Consumer Reporting Agency (or Bureau)
An establishment that manages the preparation of reports used by lenders to decide a potential borrower’s credit history. The agency gets information for these reports from a credit repository and other sources.
Conversion Clause
A condition in an ARM permitting the loan to be changed to a fixed-rate at certain point during the term. Usually conversion is permitted at the end of the first adjustment phase. The conversion option may cost more.
Credit Report
A document detailing an persons credit history that is prepared by a credit bureau and used by a lender to decide a loan applicant’s creditworthiness.
Credit Risk Score
A credit score quantifies an individual’s credit risk in relation to the rest of the U.S. population, based on the individual’s credit usage history. The credit score most often used by lenders is the FICO® score, done by Fair, Issac and Company. This 3-digit number, ranging from 300 to 850, is computed by a mathematical equation that assesses various forms of information that is on a credit report. Higher FICO® scores signify lower credit risks, which generally means more favorable loan terms. Credit scores are key in the mortgage underwriting process.
Deed of Trust
The legal record used in some states in place of a mortgage. Title is conveyed to a trustee.
Default
Failure by a borrower to issue mortgage payments on time or fulfill with other obligations of a mortgage.
Delinquency
Failure by a borrower to issue mortgage payments on time.
Deposit
An amount of money given to oblige the sale of real estate, or an amount of money given to guarantee payment or an advance of money in the processing of a loan.
Discount
In an ARM with an opening rate discount, the lender forfeits a number of percentage points in interest to decrease the rate and lower the payments for a part of the mortgage term (generally for one year or less).

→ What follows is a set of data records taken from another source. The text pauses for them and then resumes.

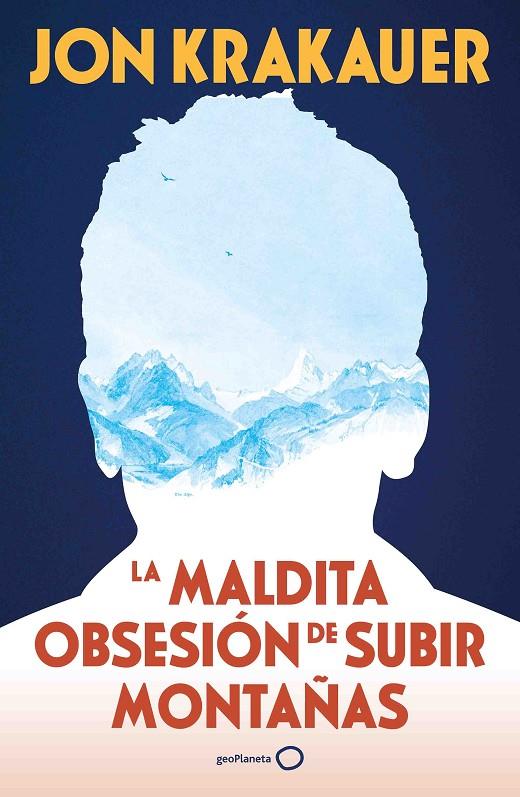 MALDITA OBSESIÓN DE SUBIR MONTAÑAS, LA | 9788408313991 | KRAKAUER, JON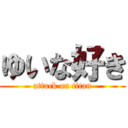 ゆいな好き (attack on titan)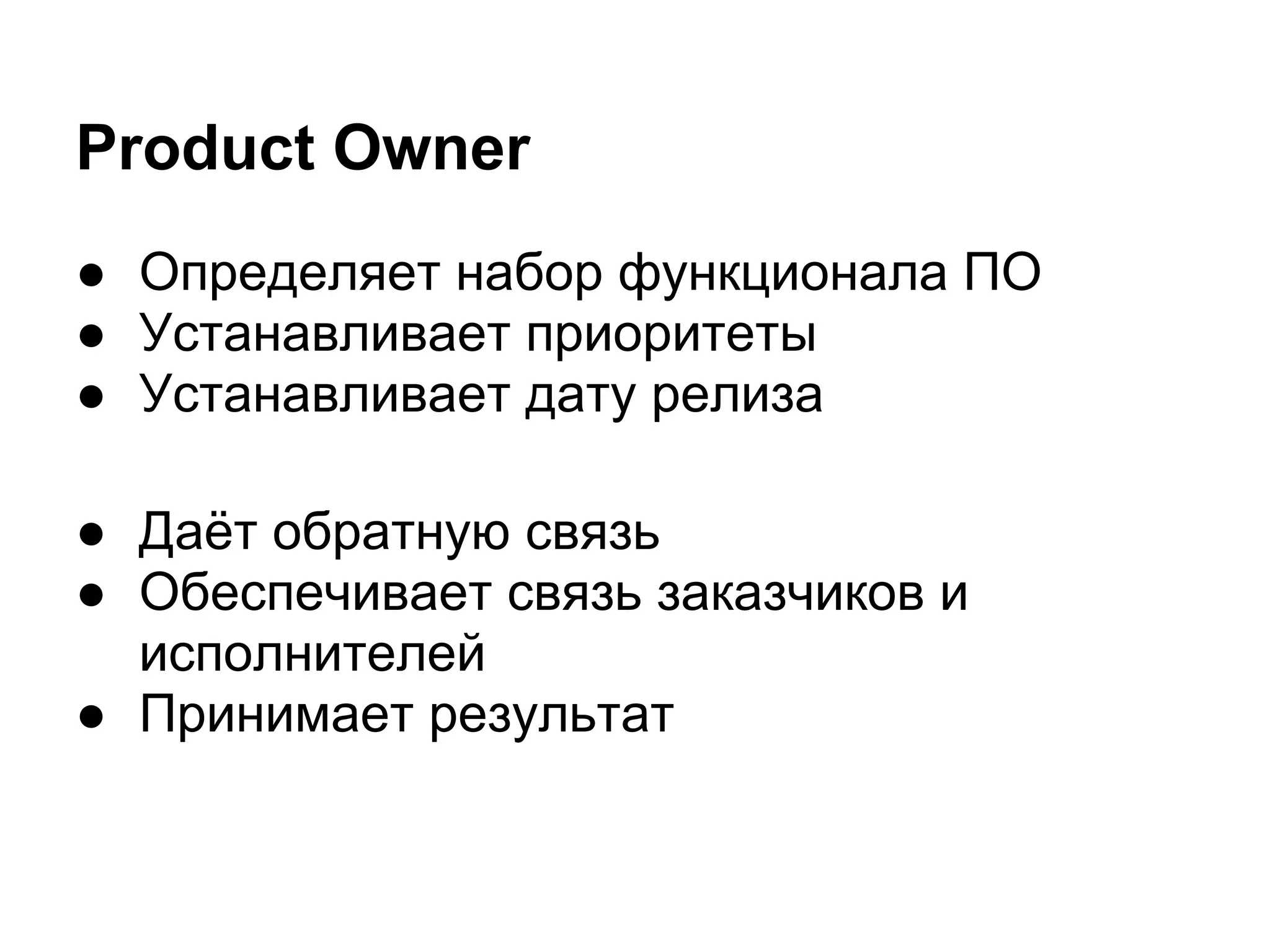 Product Owner
● Определяет набор функционала ПО
● Устанавливает приоритеты
● Устанавливает дату релиза

● Даёт обратную связь
● Обеспечивает связь заказчиков и
  исполнителей
● Принимает результат
 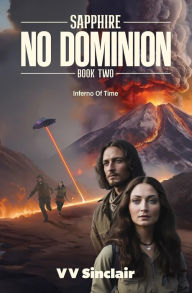 Title: No Dominion: Inferno Of Time, Author: VV Sinclair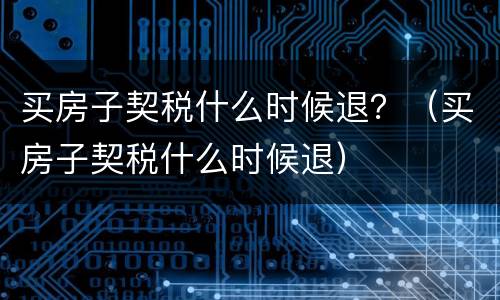 买房子契税什么时候退？（买房子契税什么时候退）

After the discount period, the ARM rate generally goes up in accordance to its index rate.
Down Payment
A portion of the purchase price of a property that is paid in cash and not included in the mortgage.
Effective Gross Income
A borrowers regular yearly income, which includes overtime that is regular or guaranteed. Salary is generally the main source, however other income may qualify if it is noteworthy and lasting.
Equity
The total amount the borrower can financially claim in a property. Equity is the difference between the true price of the property and the sum still owed on the mortgage.